Analisis Puisi:
Puisi "Malam di Surau Kecil" karya Gunoto Saparie adalah karya yang sarat dengan nuansa religius, introspektif, dan penuh penyesalan manusia terhadap perjalanan hidup yang fana. Dengan pilihan diksi yang sederhana namun tajam, penyair berhasil menghadirkan suasana spiritual yang menyentuh, terutama ketika manusia merenungkan kesalahan-kesalahan hidupnya di hadapan Sang Pencipta.
Tema
Tema utama puisi ini adalah perenungan spiritual dan penyesalan manusia atas dosa-dosa masa lalu. Penyair menyoroti kefanaan dunia dan kesia-siaan hidup yang dipenuhi oleh fatamorgana duniawi, lalu mengajak pembaca untuk kembali pada kesadaran religius.
Puisi ini bercerita tentang suasana malam di sebuah surau kecil dan tua, di mana tokoh lirik bersama jamaah lain bersimpuh dalam sembahyang penuh penyesalan. Mereka merenungi perjalanan hidup yang banyak diwarnai kelalaian, dosa, dan lupa pada Tuhan. Surau tua menjadi simbol tempat kembali, di mana manusia akhirnya sadar bahwa kehidupan dunia hanyalah permainan yang sia-sia.
Makna Tersirat
Makna tersirat dari puisi ini adalah kritik terhadap manusia yang terlalu larut dalam urusan duniawi hingga lupa pada tujuan akhir hidupnya. Melalui suasana surau kecil yang remang, penyair ingin menegaskan bahwa sekuat apa pun hasrat manusia, semua itu hanyalah kesementaraan. Surau tua hadir sebagai lambang kesederhanaan sekaligus ruang pertaubatan, tempat manusia kembali pada jati dirinya sebagai makhluk fana yang membutuhkan ampunan.
Suasana dalam Puisi
Suasana dalam puisi ini adalah hening, muram, dan penuh penyesalan. Keheningan malam di surau kecil, selembar tikar kumuh, dan air mata yang jatuh menggambarkan suasana batin yang menyesakkan sekaligus penuh keinsafan. Ada nuansa spiritual yang khusyuk, namun juga getir karena penyesalan atas dosa yang telah dilakukan.

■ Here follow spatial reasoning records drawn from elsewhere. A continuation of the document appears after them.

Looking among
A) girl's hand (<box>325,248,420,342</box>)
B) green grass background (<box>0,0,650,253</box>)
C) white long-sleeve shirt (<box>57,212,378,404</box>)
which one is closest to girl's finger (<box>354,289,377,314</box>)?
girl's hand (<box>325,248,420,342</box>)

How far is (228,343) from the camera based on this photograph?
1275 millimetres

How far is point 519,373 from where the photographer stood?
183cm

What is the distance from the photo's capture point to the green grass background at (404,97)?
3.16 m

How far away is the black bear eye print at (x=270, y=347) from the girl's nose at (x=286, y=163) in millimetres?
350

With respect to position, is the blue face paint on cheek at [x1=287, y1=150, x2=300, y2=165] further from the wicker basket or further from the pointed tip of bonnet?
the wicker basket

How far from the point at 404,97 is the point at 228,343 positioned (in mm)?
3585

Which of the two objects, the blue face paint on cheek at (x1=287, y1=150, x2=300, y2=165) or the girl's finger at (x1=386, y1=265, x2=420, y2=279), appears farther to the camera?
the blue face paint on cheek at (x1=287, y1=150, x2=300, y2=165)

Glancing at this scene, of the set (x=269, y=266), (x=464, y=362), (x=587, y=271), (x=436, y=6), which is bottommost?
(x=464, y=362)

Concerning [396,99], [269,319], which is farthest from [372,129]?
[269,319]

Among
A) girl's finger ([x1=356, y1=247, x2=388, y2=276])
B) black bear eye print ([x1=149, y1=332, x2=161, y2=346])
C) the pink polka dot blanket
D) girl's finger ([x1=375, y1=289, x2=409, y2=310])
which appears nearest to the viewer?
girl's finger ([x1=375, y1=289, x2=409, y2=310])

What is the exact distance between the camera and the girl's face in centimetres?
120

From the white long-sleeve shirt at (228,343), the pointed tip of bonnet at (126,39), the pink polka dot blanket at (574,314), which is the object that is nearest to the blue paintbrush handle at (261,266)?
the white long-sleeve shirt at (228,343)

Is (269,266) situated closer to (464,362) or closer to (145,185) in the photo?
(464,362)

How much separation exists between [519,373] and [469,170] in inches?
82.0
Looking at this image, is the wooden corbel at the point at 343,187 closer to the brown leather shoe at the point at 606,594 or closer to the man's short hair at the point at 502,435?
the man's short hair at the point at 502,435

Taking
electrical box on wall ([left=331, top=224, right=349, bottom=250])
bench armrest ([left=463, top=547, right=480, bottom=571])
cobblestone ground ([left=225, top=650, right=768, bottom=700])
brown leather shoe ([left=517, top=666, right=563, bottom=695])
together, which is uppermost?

Amanat / Pesan yang Disampaikan
Amanat yang terkandung dalam puisi ini adalah bahwa hidup di dunia hanyalah sementara, jangan sampai manusia terbuai oleh fatamorgana duniawi hingga melupakan ibadah dan makna sejati kehidupan. Penyair mengingatkan bahwa pada akhirnya semua manusia akan kembali pada Tuhan, sehingga penting untuk senantiasa mendekatkan diri kepada-Nya sebelum terlambat.
Imaji
Puisi ini kaya dengan imaji visual dan emosional. Beberapa imaji yang menonjol antara lain:
- “selembar tikar kumuh” → menghadirkan visual sederhana surau kecil.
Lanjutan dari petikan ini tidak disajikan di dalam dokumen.